WHAT YOU NEED TO DO:
Render this sentence from the poem draft below into Spanish: "This is the secret I cannot tell: there are not two children but one."

PASSAGE:
------------
So, we make up stories. Once not too sure of this line break. prob drop once altogether
there was a child who sang diamonds
and another who croaked toads. good connection to tadpoles, but how do diamonds connect to the metaphor?
We nod our heads, impatient for the moral,
as when we wait for dessert after dinner— moral=dessert?
sweet to cover the bitter, sweet
to make us forget. ok morals are like deserts, but the shift to diamonds and human meal sequences is a bit distracting
Truth burns inside with a blue flame
like sulfur on my fingertips.
This is the secret I cannot tell:
there are not two children but one.
You are long dead is you for the other child? if so, the shift from 3rd to 2nd is confusing. you're addressing the reader all of a sudden?
------------
DATA PROVIDED:

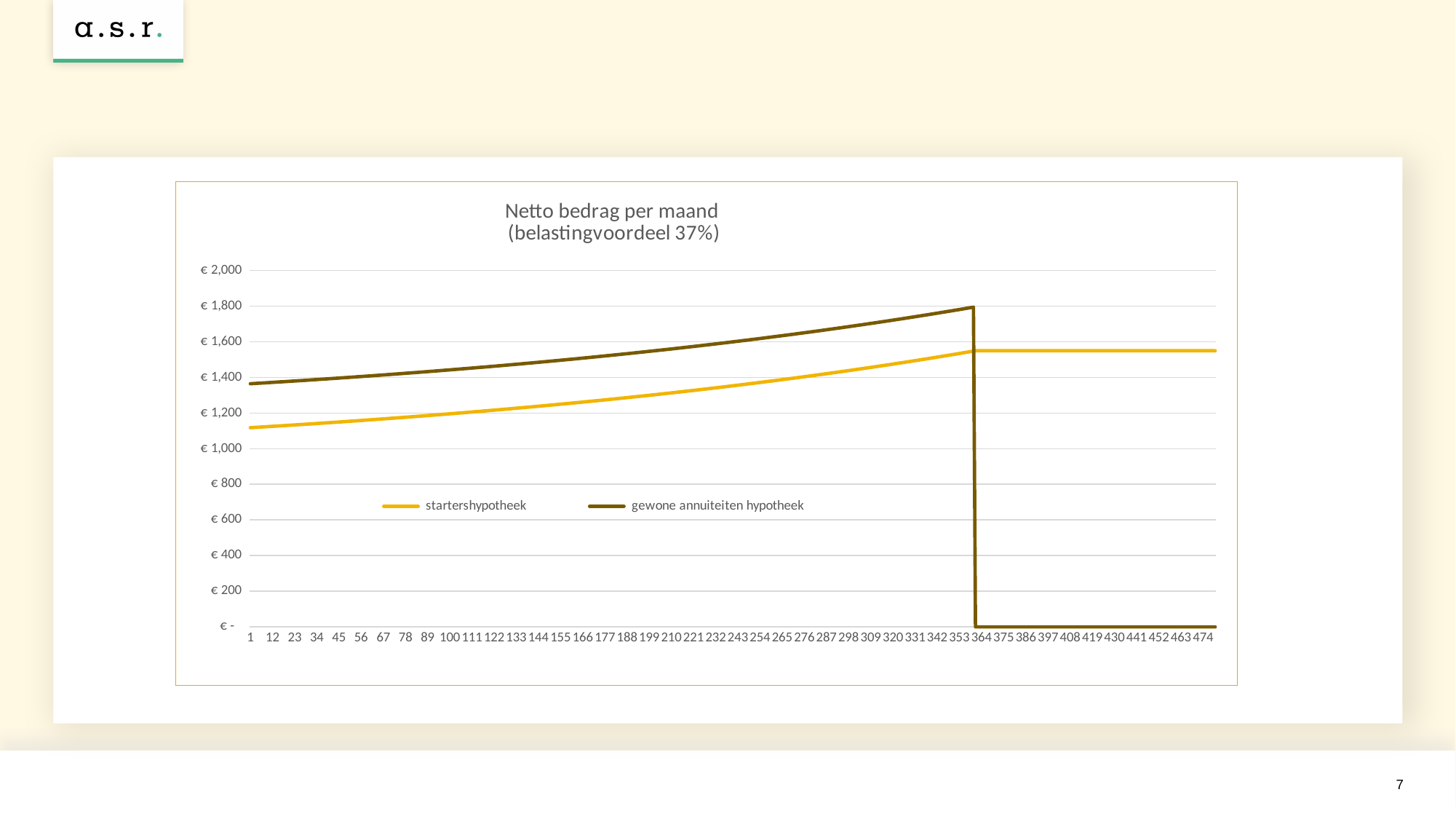
At month 1, which series has the higher value: startershypotheek or gewone annuiteiten hypotheek? gewone annuiteiten hypotheek What is the title of the chart? Netto bedrag per maand (belastingvoordeel 37%) Is the value for startershypotheek at month 474 greater or less than € 1,400? greater Which series is drawn in the dark brown line? gewone annuiteiten hypotheek Does the startershypotheek line rise or fall between month 1 and month 353? rise How many series does the legend list? 2 Is the value for startershypotheek at month 1 greater or less than € 1,000? greater Is the value for gewone annuiteiten hypotheek at month 474 greater or less than € 200? less What kind of chart is shown on the slide? line chart At month 474, which series has the higher value: startershypotheek or gewone annuiteiten hypotheek? startershypotheek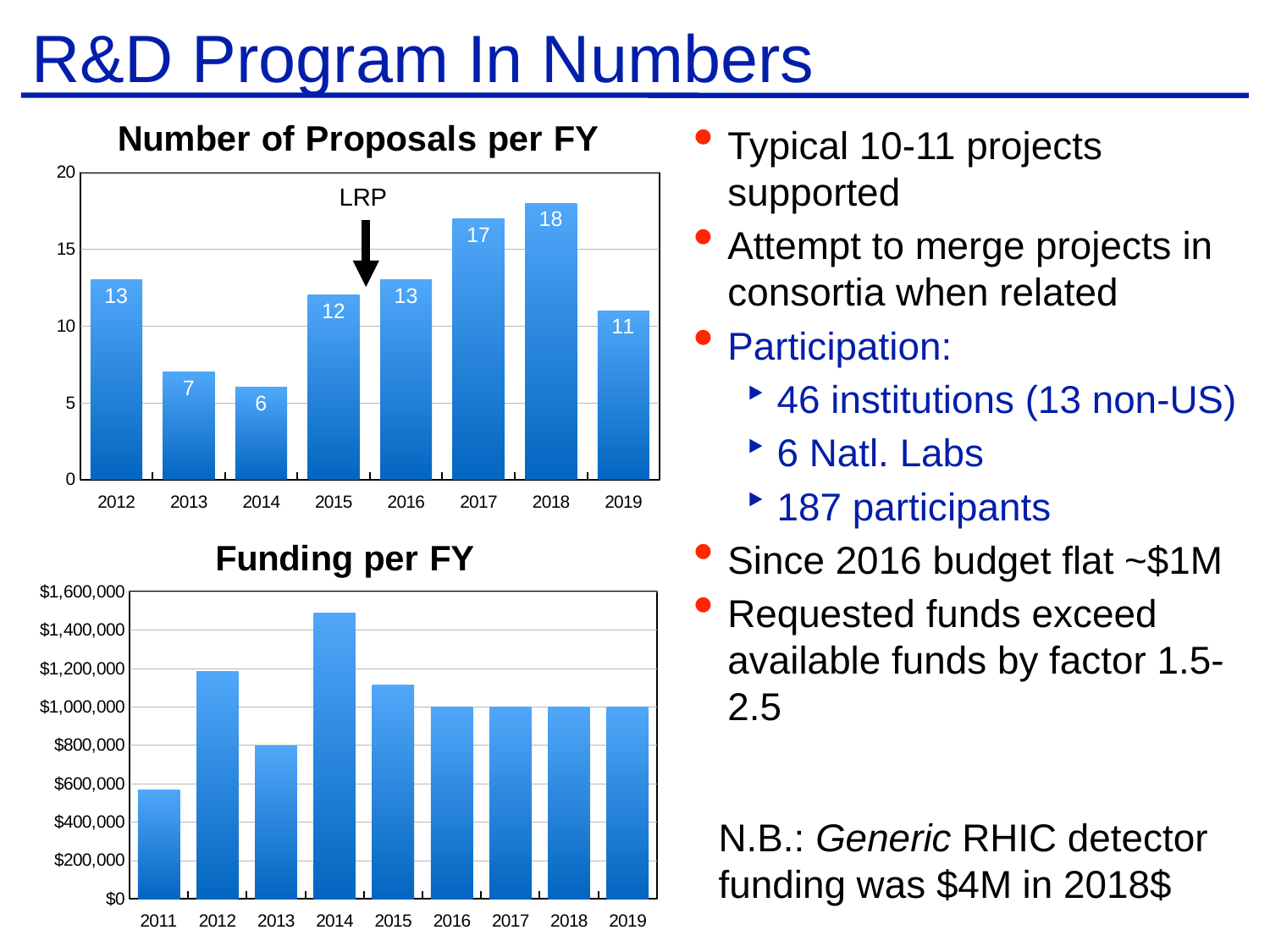
In the Number of Proposals per FY chart, which year had the lowest number of proposals? 2014 In the Number of Proposals per FY chart, how many proposals were there in 2014? 6 In the Number of Proposals per FY chart, which year had more proposals, 2015 or 2019? 2015 In the Number of Proposals per FY chart, how many proposals were there in 2018? 18 What kind of chart is the Funding per FY chart? Bar chart In the Funding per FY chart, which year had the highest funding? 2014 In the Funding per FY chart, is the value for 2013 greater or less than $1,000,000? less In the Number of Proposals per FY chart, which year had the highest number of proposals? 2018 In the Funding per FY chart, which year had the lowest funding? 2011 In the Funding per FY chart, is the value for 2012 greater or less than $1,000,000? greater In the Number of Proposals per FY chart, how many years are shown on the x axis? 8 In the Number of Proposals per FY chart, what is the difference between the number of proposals in 2017 and in 2013? 10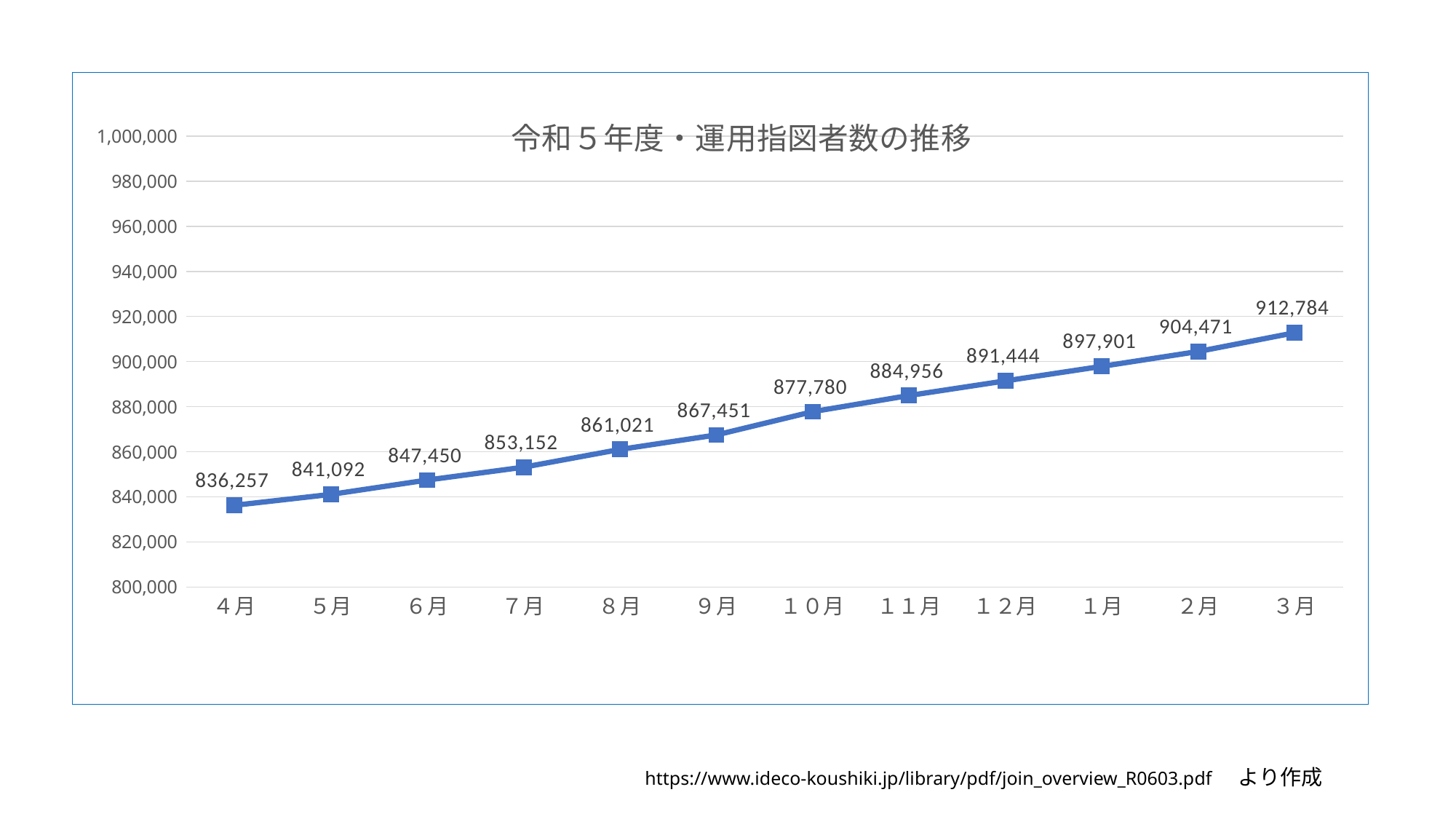
What is the value for 10月? 877,780 Do the values rise or fall from 4月 to 3月? Rise What type of chart is shown on the slide? Line chart What is the title of the chart? 令和５年度・運用指図者数の推移 What is the difference between the values for 10月 and 9月? 10,329 What is the value for 3月? 912,784 Which month has the lowest value? 4月 What is the value for 4月? 836,257 How many data points are plotted on the chart? 12 What is the difference between the values for 3月 and 4月? 76,527 Which month has the highest value? 3月 Which is larger, the value for 7月 or the value for 12月? 12月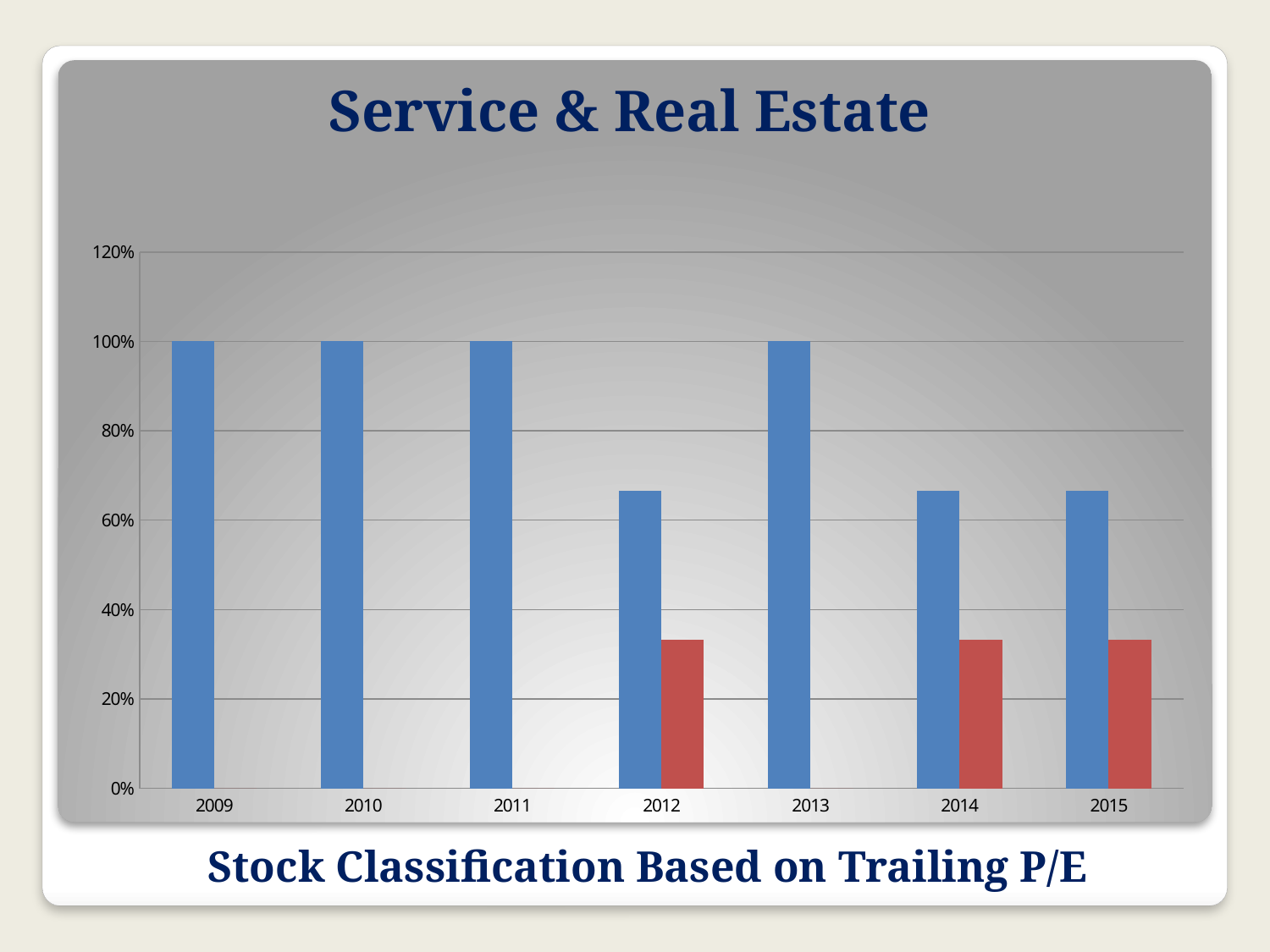
What is the title of the chart? Service & Real Estate What is the value of the blue bar for 2013? 100% How many years are shown on the x axis? 7 What is the caption below the chart? Stock Classification Based on Trailing P/E Is the value of the blue bar for 2012 greater or less than 80%? less Is the value of the red bar for 2014 greater or less than 40%? less How many years have a red bar? 3 What kind of chart is shown on the slide? bar chart Is the value of the blue bar for 2015 greater or less than 60%? greater What is the value of the blue bar for 2009? 100% Which is larger, the blue bar for 2011 or the blue bar for 2014? 2011 Which is larger in 2012, the blue bar or the red bar? the blue bar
------------
SOLVED PROBLEM:
Este es el secreto que no puedo contar: no hay dos niños, sino uno.